**** ARTICLE ****

By now Norma and I had sold our flat in Primrose Court and bought a modern end-of-terrace house, West Oak, in The Avenue, Beckenham. Elizabeth was growing, and we needed more space. West Oak was a small estate in lovely wooded grounds, full of mostly young married couples, and we were very happy there. Among our neighbours were David Rodgers, a former aide to Iain Macleod, and his wife Erica, who had been National Vice Chairman of the Young Conservatives.

Norma was pregnant again, and James was born in January 1975. I was again present at the birth, and he arrived much more speedily and with much less drama than Elizabeth. We had no difficulty over his name: he was James, if a boy, from long before he was born. He was a fit, contented baby from the very start.

Politics moved on, and in February 1975 Margaret Thatcher defeated Ted Heath to become leader of the Conservative Party. I had never met her, and little guessed how much our paths would cross in the future.

No one expected another early general election – public and politicians were battle-weary – but as seats were advertised or fell vacant I applied for them. I received rejection after rejection without interview, and was puzzled and despondent. It was Jean Lucas, by then the agent for Putney, who solved the puzzle after I applied for the vacant candidacy there. She telephoned and asked whether my biography needed to be jazzed up, and then noticed that the biography sent to Putney by Central Office was not mine. She made enquiries. The answer was comical. There were two John Majors. One, me, on the approved candidates list for Parliament, and the other on the list of would-be candidates for the GLC. Someone at Central Office had transposed the biographies, and was sending out my namesake’s – which was pretty thin – to all the seats for which I had applied. Unsurprisingly, I had not been invited for interview.

After Jean’s intervention I was invited to Putney, interviewed and shortlisted. I was led to believe I was the front-runner and likely to be adopted. But, as their selection process rumbled on, a by-election was called at Conservative-held Carshalton, and I was interviewed and reached the last eight. I withdrew from Putney, and an unknown barrister was chosen: his name was David Mellor. ‘He is very clever and one day will make a real name for himself,’ predicted Jean Lucas.

****

REQUIREMENTS
A – In the memoir passage, in what month and year was James born?
B – Rewrite the memoir passage from "By now Norma" to "the very start.", putting "apartment" in place of "flat".
C – Carry on the memoir passage about the search for a parliamentary seat, picking up after its final sentence.

**** RECORDS PROVIDED ****

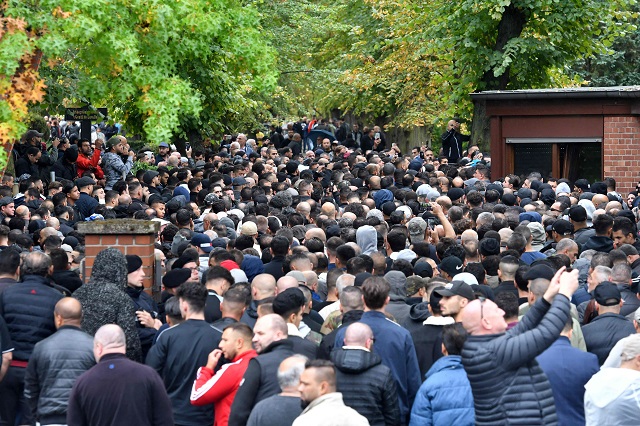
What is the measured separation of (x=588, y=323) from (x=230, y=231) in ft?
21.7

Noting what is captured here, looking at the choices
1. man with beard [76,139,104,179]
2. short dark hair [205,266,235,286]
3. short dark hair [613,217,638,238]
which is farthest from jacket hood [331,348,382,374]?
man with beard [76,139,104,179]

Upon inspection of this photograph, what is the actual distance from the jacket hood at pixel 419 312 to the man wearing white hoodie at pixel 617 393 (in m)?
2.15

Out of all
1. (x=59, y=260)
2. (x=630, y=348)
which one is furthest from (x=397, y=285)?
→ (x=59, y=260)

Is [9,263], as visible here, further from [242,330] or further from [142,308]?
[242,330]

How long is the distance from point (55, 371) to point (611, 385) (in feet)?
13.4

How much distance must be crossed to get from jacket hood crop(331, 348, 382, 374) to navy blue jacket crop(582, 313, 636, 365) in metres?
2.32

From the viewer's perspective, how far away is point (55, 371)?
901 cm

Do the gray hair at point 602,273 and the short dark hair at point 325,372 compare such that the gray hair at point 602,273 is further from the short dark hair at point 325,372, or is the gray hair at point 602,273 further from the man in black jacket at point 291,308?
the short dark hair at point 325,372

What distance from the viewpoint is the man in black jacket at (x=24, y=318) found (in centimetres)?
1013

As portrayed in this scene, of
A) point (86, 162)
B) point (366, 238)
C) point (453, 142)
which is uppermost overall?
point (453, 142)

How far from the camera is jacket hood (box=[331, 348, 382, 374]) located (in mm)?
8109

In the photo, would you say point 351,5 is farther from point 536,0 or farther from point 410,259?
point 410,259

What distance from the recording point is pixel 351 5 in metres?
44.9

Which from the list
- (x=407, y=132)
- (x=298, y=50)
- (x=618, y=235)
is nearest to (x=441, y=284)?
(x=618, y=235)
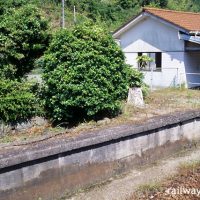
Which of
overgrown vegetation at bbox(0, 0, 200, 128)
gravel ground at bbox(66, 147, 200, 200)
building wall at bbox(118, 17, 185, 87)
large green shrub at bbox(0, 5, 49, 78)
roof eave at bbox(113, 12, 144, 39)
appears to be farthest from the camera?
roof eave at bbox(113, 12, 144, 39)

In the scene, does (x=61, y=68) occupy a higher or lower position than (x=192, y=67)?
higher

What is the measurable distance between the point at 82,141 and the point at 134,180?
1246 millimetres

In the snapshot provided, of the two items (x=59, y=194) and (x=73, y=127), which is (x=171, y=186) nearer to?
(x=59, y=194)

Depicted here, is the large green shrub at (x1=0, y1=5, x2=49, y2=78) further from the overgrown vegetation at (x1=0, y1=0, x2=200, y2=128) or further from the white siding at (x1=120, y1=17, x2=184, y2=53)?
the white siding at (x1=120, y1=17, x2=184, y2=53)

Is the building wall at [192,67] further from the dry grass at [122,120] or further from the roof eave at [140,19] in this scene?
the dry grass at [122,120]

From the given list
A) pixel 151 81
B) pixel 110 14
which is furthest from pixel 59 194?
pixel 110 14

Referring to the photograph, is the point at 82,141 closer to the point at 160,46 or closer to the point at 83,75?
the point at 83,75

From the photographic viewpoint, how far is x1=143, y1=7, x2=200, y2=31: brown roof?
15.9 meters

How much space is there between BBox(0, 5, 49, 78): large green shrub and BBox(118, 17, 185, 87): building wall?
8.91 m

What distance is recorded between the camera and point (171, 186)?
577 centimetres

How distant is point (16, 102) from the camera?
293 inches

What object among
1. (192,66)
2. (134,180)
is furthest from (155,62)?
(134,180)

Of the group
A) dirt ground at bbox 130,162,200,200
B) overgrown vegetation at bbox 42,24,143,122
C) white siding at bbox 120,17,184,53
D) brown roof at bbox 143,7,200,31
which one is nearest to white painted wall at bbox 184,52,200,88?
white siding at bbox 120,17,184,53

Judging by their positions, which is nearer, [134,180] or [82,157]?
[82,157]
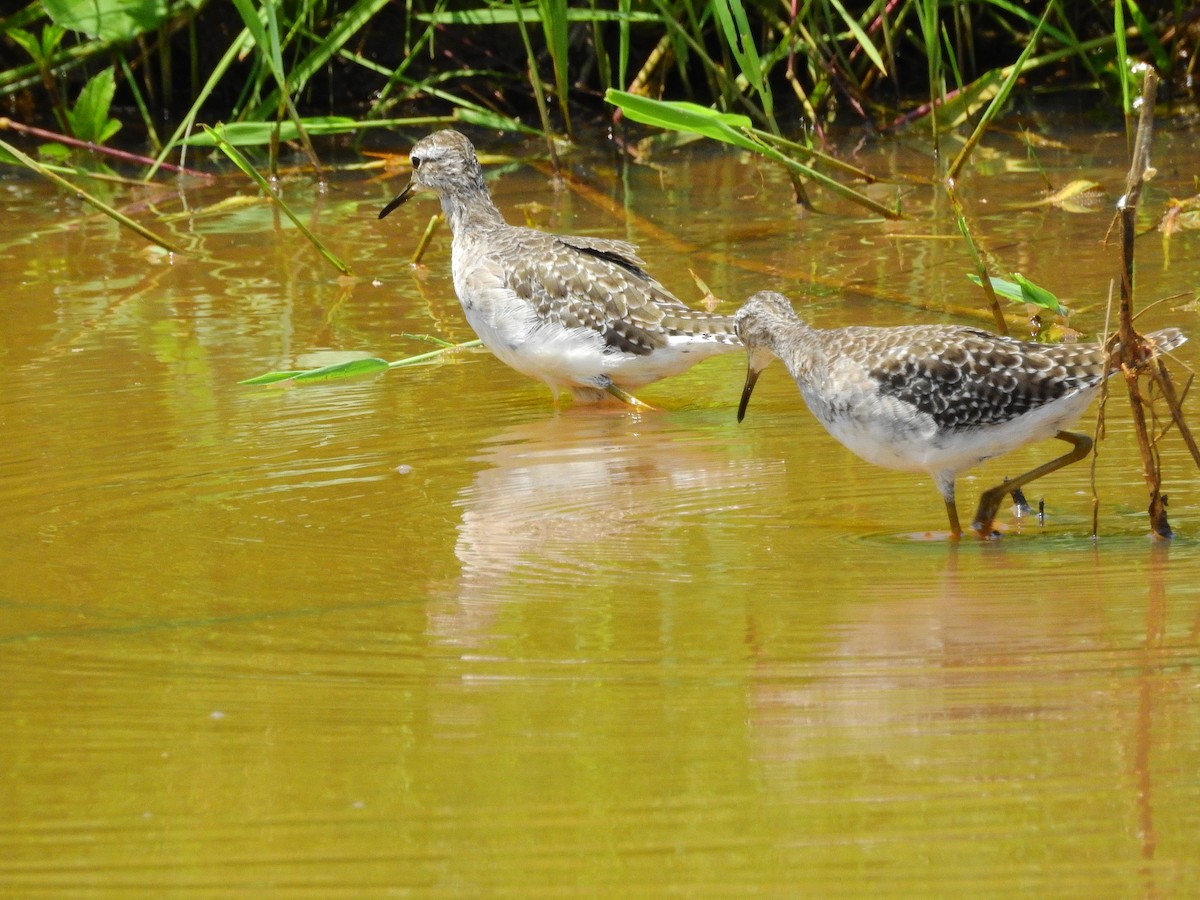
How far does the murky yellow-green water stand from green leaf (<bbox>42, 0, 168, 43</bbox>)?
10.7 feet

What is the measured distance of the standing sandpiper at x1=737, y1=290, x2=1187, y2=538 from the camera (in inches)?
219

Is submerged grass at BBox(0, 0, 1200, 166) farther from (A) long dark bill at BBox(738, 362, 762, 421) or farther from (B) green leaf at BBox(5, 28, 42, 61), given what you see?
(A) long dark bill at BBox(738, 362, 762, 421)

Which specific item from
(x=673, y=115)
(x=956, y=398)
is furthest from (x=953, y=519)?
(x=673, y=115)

****

ANSWERS IN ORDER
A – January 1975.

B –
By now Norma and I had sold our apartment in Primrose Court and bought a modern end-of-terrace house, West Oak, in The Avenue, Beckenham. Elizabeth was growing, and we needed more space. West Oak was a small estate in lovely wooded grounds, full of mostly young married couples, and we were very happy there. Among our neighbours were David Rodgers, a former aide to Iain Macleod, and his wife Erica, who had been National Vice Chairman of the Young Conservatives.

Norma was pregnant again, and James was born in January 1975. I was again present at the birth, and he arrived much more speedily and with much less drama than Elizabeth. We had no difficulty over his name: he was James, if a boy, from long before he was born. He was a fit, contented baby from the very start.

C –
At Carshalton I was preceded for interview by a confident young man carrying a briefcase with the initials ‘N.F.’ prominently displayed. I asked who he was, and was told his name was Nigel Forman. I had a premonition that he would be selected; he was, and comfortably won the ensuing by-election.

I continued to apply for a seat. Sevenoaks did not interview me. At Ruislip Northwood I disagreed sharply with a member of the selection committee over housing and was not invited for further interview. At Dorset South I reached the second round of interviews and was waiting with the others for my ordeal when I saw the selection committee rise respectfully as a well-built young man with dark hair entered the room. One of the other candidates scowled: ‘That’s Lord Cranborne – he owns the constituency.’ That was not quite true, although he certainly owned a lot of land. He was selected, and twenty years later I was to appoint him to my Cabinet as leader of the Lords, and he was to run a crucial campaign for me to save my premiership. Self-evidently, Robert had great ability, so perhaps owning the constituency didn’t matter.

After the two general elections I contested, Standard Bank had realised I was set on a political career, but remained supportive. Roy Mortimer, one of the senior executives, and Peter Graham, the managing director, were unfailingly helpful, even though they knew the bank was second in my working affections. By 1976, Tony Barber, who had been Chancellor of the Exchequer in Ted Heath’s government, was chairman of the bank, and took me with him as his personal assistant to the International Monetary Fund Conference in Manila. That was the year sterling hit trouble and Denis Healey had to turn back from Heathrow Airport to deal with the crisis.

As a result, Tony Barber, his predecessor, was bombarded with press and interviews at Manila, and I dealt with many of them on his behalf; it was my first exposure to high-profile politics, and it lived up to my expectations. I worked eighteen hours a day but it whetted my appetite for the drama of politics. I returned home even more eager for a political career.

When a vacancy for the Huntingdonshire constituency was circulated to all approved candidates I applied immediately, but was not hopeful. It was a rural seat with a large Conservative majority, and it seemed an unlikely home. Norma disagreed. ‘It is for you,’ she insisted. She knew the area because she had been sent to stay with her great aunt in nearby Bourn for summer after summer during her childhood, while her mother Dee continued to work through most of the school holidays. She was confident about Huntingdonshire from the start.

About three hundred candidates applied, including Peter Brooke, Chris Patten, Michael Howard and Peter Lilley, so I knew the competition would be tough. I contacted Andrew Thomson, the agent, and he generously answered all my questions about the association and the constituency.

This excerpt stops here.